Input data below:
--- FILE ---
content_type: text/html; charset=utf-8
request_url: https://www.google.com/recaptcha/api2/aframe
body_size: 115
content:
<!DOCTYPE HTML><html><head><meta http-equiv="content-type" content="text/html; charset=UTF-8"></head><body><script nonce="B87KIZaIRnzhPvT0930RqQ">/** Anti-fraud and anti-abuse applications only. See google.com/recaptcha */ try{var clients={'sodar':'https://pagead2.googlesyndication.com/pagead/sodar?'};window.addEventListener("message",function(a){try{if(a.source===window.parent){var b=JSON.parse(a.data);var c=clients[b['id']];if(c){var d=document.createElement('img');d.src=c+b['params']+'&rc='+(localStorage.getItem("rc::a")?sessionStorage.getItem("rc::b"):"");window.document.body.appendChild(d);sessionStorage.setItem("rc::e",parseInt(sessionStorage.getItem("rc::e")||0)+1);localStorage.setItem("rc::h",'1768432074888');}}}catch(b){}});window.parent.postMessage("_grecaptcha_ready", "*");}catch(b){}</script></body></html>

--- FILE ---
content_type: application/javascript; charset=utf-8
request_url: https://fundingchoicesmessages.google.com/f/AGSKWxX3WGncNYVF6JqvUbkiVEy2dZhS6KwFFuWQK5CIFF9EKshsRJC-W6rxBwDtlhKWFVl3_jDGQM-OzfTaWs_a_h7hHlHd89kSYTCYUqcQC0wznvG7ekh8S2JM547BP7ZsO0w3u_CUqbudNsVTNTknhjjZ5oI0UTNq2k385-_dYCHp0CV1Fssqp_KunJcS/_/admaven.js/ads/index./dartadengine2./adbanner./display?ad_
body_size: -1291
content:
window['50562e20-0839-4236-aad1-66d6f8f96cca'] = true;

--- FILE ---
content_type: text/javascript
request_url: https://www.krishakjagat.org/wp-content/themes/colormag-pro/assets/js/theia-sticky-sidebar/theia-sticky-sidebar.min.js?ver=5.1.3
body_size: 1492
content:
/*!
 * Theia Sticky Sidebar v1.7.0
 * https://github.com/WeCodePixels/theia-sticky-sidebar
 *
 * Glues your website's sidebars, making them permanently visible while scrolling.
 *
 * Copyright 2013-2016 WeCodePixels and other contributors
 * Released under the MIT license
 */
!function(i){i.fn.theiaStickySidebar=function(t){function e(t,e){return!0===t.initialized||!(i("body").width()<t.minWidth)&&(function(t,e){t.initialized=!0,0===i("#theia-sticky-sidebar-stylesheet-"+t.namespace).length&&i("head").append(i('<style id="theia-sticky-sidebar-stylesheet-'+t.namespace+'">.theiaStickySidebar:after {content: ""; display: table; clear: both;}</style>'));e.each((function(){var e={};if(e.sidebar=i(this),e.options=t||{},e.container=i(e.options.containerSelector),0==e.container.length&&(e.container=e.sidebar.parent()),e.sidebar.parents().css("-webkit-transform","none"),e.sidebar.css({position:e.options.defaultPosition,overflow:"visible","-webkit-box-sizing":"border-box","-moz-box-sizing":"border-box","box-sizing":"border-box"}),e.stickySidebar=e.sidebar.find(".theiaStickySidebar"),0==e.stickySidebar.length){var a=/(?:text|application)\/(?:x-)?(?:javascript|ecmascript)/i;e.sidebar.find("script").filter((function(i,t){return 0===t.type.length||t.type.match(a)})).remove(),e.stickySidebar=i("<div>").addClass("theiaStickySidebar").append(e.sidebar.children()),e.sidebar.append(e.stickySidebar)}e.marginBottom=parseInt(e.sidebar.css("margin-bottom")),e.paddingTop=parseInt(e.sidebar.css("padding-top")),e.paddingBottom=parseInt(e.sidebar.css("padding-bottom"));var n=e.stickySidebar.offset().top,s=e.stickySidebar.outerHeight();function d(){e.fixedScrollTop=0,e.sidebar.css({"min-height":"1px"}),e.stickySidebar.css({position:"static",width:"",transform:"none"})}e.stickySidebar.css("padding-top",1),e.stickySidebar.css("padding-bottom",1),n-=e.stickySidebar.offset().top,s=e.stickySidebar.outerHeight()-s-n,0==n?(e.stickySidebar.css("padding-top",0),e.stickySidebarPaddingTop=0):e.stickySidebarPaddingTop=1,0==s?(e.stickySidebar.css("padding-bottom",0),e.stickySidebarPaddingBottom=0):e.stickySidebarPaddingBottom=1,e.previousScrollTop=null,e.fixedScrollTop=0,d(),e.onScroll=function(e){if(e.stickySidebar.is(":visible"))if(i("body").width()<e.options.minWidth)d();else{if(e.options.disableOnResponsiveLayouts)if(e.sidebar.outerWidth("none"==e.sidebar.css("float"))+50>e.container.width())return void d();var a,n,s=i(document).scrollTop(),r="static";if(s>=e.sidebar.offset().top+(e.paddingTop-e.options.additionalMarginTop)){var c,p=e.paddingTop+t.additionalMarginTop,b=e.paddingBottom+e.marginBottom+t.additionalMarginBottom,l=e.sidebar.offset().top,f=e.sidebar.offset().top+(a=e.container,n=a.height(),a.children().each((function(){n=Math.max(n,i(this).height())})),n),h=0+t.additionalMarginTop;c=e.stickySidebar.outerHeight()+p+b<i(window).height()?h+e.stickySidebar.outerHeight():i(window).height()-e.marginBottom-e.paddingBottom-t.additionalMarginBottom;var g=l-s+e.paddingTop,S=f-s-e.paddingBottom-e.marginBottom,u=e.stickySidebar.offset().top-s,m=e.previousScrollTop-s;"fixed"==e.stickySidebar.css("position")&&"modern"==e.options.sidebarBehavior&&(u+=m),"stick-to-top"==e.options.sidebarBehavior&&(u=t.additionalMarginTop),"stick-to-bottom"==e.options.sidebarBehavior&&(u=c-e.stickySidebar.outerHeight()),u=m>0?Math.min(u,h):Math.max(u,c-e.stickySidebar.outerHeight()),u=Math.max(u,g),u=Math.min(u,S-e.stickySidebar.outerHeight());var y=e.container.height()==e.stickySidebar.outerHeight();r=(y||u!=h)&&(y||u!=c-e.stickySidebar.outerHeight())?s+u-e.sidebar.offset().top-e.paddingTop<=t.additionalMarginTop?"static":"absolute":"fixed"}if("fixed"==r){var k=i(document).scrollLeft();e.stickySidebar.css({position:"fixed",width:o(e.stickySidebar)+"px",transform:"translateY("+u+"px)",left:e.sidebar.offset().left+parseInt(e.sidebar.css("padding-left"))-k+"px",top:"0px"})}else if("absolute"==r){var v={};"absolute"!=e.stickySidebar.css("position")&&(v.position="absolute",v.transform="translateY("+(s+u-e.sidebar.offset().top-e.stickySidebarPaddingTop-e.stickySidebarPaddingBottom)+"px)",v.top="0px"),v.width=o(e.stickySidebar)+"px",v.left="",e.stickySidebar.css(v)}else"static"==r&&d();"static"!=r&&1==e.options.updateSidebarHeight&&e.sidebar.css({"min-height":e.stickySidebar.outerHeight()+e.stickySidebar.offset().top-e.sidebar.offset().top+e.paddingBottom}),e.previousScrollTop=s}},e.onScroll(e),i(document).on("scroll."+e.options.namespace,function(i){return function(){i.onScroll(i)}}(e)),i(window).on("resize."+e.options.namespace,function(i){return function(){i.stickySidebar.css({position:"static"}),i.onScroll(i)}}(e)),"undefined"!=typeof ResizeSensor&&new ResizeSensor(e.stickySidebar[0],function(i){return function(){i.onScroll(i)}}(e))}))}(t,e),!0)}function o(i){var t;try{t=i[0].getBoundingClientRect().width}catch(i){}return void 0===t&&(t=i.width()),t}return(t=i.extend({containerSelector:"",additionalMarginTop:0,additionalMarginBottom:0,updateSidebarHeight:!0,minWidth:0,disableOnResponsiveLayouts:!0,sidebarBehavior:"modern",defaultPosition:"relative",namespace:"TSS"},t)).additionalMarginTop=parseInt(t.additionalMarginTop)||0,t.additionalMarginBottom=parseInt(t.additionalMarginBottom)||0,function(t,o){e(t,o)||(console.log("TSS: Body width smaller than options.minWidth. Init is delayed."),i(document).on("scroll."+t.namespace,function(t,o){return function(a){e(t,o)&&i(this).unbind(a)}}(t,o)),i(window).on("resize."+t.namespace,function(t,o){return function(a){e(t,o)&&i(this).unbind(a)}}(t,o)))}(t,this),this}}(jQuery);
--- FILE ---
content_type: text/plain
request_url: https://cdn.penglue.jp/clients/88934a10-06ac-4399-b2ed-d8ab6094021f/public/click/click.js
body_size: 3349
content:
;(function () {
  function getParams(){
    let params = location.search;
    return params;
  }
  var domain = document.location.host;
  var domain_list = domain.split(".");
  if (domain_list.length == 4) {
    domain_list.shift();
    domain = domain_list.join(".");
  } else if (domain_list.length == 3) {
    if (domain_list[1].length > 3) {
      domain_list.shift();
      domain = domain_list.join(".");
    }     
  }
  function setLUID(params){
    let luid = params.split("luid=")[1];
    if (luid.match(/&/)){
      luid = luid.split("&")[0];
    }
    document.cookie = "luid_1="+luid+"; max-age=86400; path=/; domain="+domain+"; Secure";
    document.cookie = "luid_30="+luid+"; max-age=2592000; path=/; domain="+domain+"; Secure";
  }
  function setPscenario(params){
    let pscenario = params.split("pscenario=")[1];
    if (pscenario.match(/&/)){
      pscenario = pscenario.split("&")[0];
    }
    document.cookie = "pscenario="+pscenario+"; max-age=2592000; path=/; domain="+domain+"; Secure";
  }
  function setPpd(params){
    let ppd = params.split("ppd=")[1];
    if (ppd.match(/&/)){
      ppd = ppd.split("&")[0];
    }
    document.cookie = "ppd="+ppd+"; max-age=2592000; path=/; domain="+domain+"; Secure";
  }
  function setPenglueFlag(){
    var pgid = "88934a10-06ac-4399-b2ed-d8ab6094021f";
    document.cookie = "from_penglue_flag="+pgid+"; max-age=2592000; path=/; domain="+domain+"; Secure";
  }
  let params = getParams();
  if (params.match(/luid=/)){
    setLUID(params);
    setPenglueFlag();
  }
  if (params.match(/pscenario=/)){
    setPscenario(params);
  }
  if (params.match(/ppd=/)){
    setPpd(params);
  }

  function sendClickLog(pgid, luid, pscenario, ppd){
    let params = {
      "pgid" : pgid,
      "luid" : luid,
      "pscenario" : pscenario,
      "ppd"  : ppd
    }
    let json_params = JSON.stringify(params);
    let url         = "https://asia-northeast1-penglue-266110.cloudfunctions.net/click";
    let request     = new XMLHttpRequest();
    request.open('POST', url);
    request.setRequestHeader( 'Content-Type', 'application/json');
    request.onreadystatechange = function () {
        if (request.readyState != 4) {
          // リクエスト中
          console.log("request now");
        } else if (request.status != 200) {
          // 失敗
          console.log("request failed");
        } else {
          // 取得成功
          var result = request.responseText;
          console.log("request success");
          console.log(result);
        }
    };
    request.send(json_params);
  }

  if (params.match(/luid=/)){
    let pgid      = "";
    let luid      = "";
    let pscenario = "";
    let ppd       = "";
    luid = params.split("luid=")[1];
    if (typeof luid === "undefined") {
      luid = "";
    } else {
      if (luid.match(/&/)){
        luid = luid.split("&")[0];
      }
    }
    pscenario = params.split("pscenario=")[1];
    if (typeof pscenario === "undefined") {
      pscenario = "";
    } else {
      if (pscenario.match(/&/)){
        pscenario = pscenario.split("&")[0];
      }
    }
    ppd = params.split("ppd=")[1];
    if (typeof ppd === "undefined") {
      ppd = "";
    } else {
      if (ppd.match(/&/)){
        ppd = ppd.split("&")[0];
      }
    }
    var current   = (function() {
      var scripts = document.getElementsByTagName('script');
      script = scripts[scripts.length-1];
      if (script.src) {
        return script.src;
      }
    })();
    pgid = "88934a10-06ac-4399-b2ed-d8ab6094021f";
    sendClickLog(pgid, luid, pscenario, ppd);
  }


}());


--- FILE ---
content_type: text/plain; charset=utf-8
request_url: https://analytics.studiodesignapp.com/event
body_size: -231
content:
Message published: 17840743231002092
End of Input data.
Above are some records. Copy each of their lines that holds the string "setPenglueFlag".

Solution to this problem -
  function setPenglueFlag(){
    setPenglueFlag();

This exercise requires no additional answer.